Is AI a breakthrough technology along the lines of keyboards, electricity, and computer-based manufacturing? The co-authors’ findings led them to believe so. As evidence, they outline four emerging trends in the U.S. job market.

The first concerns the end of what economists have termed job polarization — a barbell-shaped pattern, with the labor market growing at the top and bottom of the wage distribution. 

What appeared more recently, the researchers found, is a one-sided pattern favoring well-compensated employees with high levels of training and skill. “The trend people were worried about in the 2000s was the downward ramp,” Deming said. “That meant low-paid jobs were growing but middle- and high-paid jobs were not. It’s only in the late 2010s that we see an upward ramp, with mostly high-paid jobs that are growing.”

Another trend, related to the first, finds a recent skyrocketing of science, technology, engineering, and math jobs following a surprising dip in the 2010s. The share of jobs in STEM — including software developers and data analysts — grew from 6.5 percent in 2010 to nearly 10 percent in 2024. “That doesn’t sound like a lot,” Deming said. “But it’s an almost 50 percent increase.”

Analyzing data sourced from the Census as well as the Federal Reserve Bank showed firms are not only hiring more technical talent, they’ve started to make record-breaking investments in frontier technologies such as AI. “You really don’t need to speculate about AI’s impact on the labor market,” Deming noted of these findings. “Investment in AI is already changing the distribution of jobs in the economy.”

The research also uncovered flat or declining employment specifically in low-paid service work. Charting the occupational churn in this sector, which saw enormous growth from 1980 to the early 2000s, revealed a cliff as of 2019. AI is just one possible explanation, Deming emphasized. Other contenders include higher wages, a tighter job market, and temporary disruptions related to COVID-19.

“But it doesn’t look like many of these jobs are coming back,” Deming added. “The ones that have returned are in food service, personal services like manicurists and hairdressers, medical assistants, and some cleaning jobs.”

The paper’s fourth trend suggests an especially deep plummet, driven by technology, in retail sales jobs.

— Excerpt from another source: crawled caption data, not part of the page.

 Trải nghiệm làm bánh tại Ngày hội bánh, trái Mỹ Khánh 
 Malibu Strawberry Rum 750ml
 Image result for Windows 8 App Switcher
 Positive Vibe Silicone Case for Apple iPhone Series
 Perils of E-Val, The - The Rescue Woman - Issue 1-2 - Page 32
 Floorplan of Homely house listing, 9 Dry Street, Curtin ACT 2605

Between 2013 and 2023, the share of retail sales jobs dropped from 7.5 to 5.7 percent of the job market, a reduction of 25 percent.

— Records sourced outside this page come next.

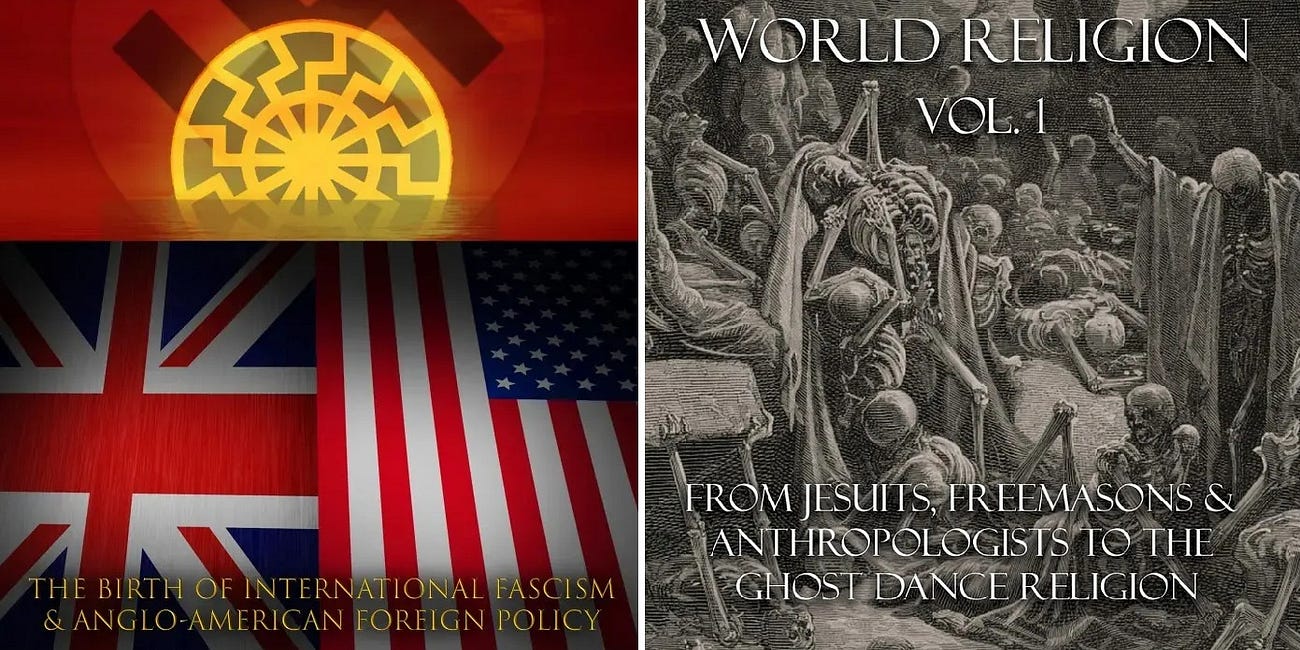 PDF Copies of my Books Are Available to All Paid Subscribers...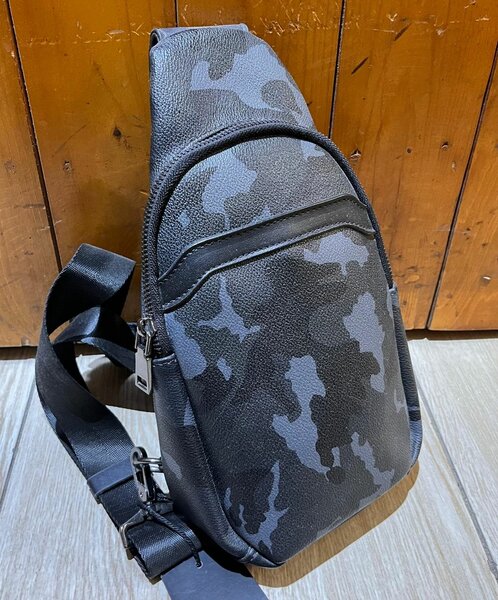 Leather cross body bags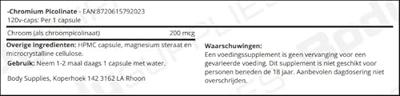 -Chromium Picolinate 120v-caps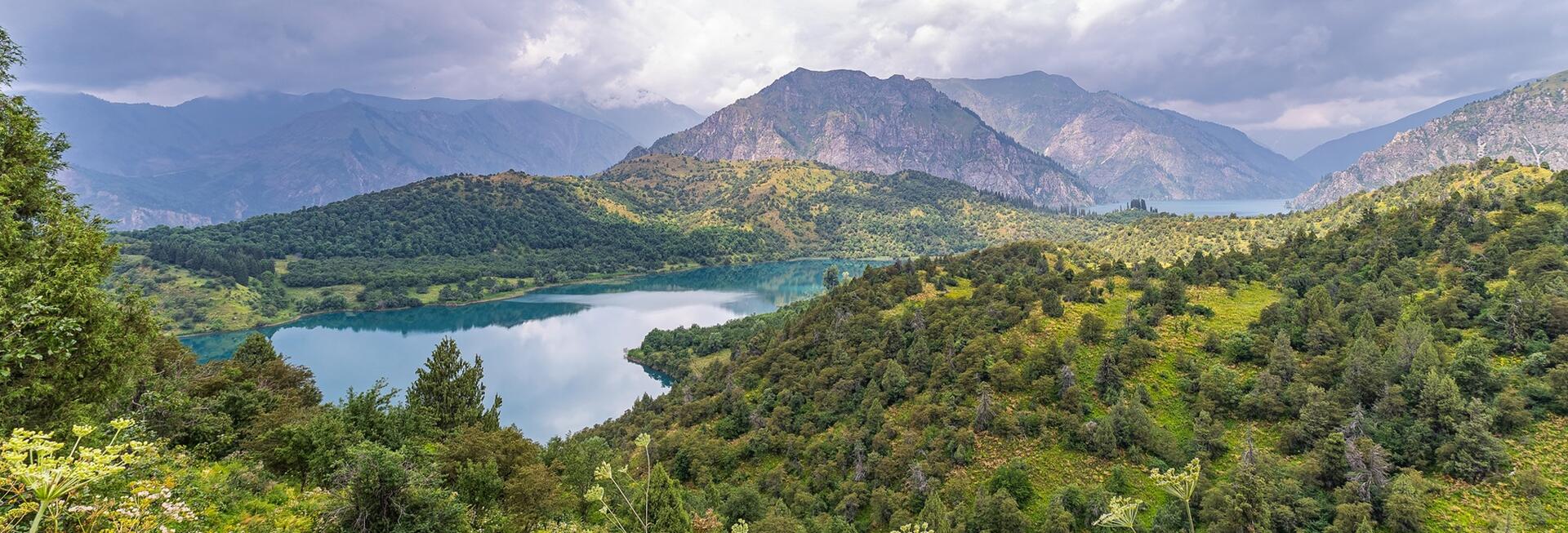 The Grand Tour of Kyrgyzstan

The co-authors note that the e-commerce sector was an early adopter of predictive AI, and has more than doubled its share of all retail sales since 2015.

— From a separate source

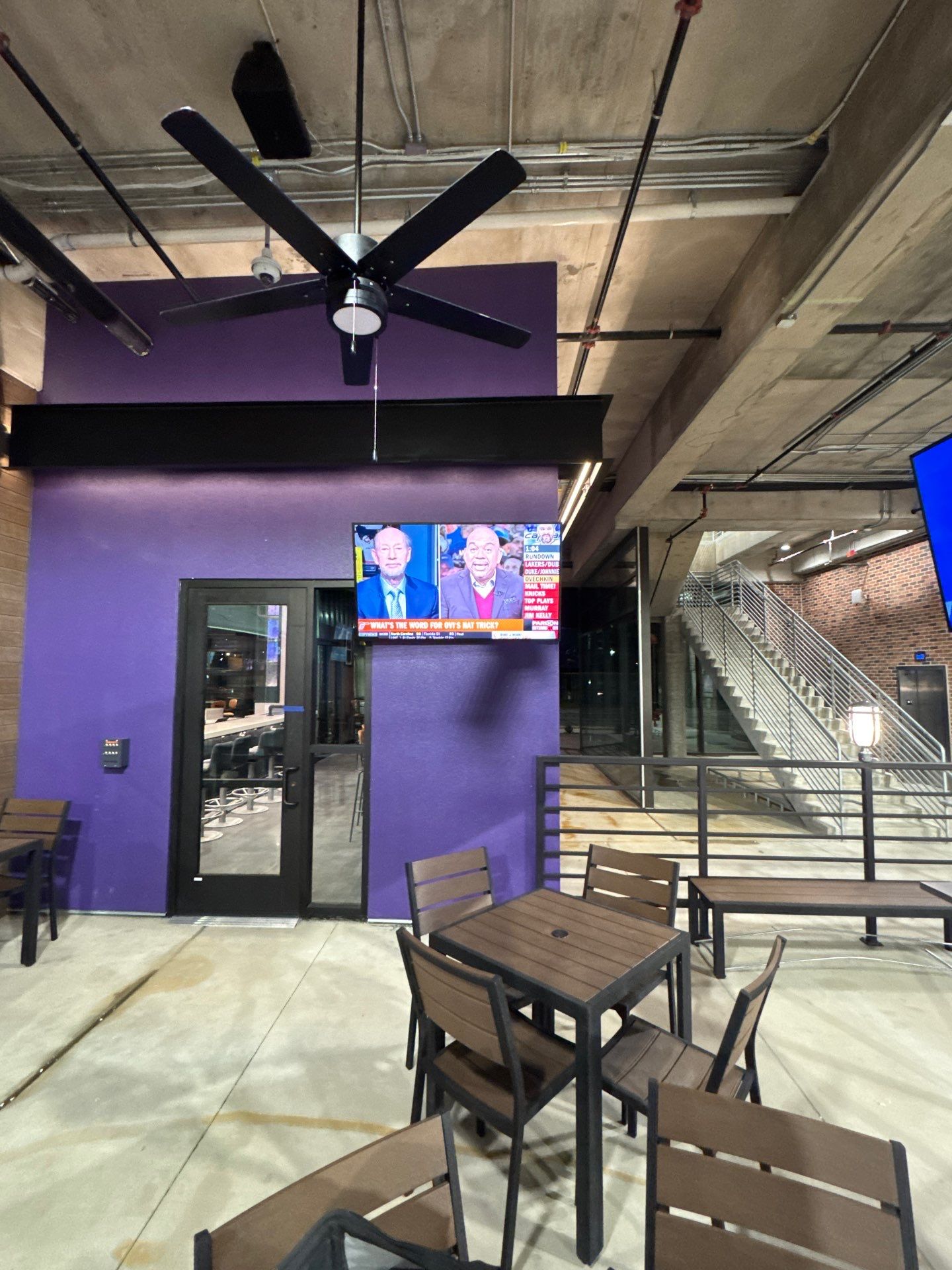 Large Sports Bar AV install by AVSi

“I see the pandemic as an accelerant, as something that was going to happen anyway,” Deming said. “When people were told it’s dangerous, possibly even deadly, to go shopping — now they had to shop online — they discovered it actually wasn’t so bad and formed new habits.”

“Everybody should be thinking about AI, no matter what they do for a living,” Summers added. “Because AI can be highly empowering. But it also means certain types of activities won’t be done by people anymore.”

The paper contains a nugget of insight for knowledge workers in sectors like finance, management, and journalism. Automation has indeed claimed American jobs over the last century. In a Substack post, Deming cited the early 20th-century example of telephone operators. But AI’s impact is more likely to enable short-term boosts to productivity with longer-term threats of displacement by workers more adept with the technology.

“When companies start to get squeezed — when we hit the next recession or something — they’re going to start expecting more out of knowledge workers,” Deming said. “They won’t want that memo in two days, because they know this technology is available. They’ll want it in two hours.”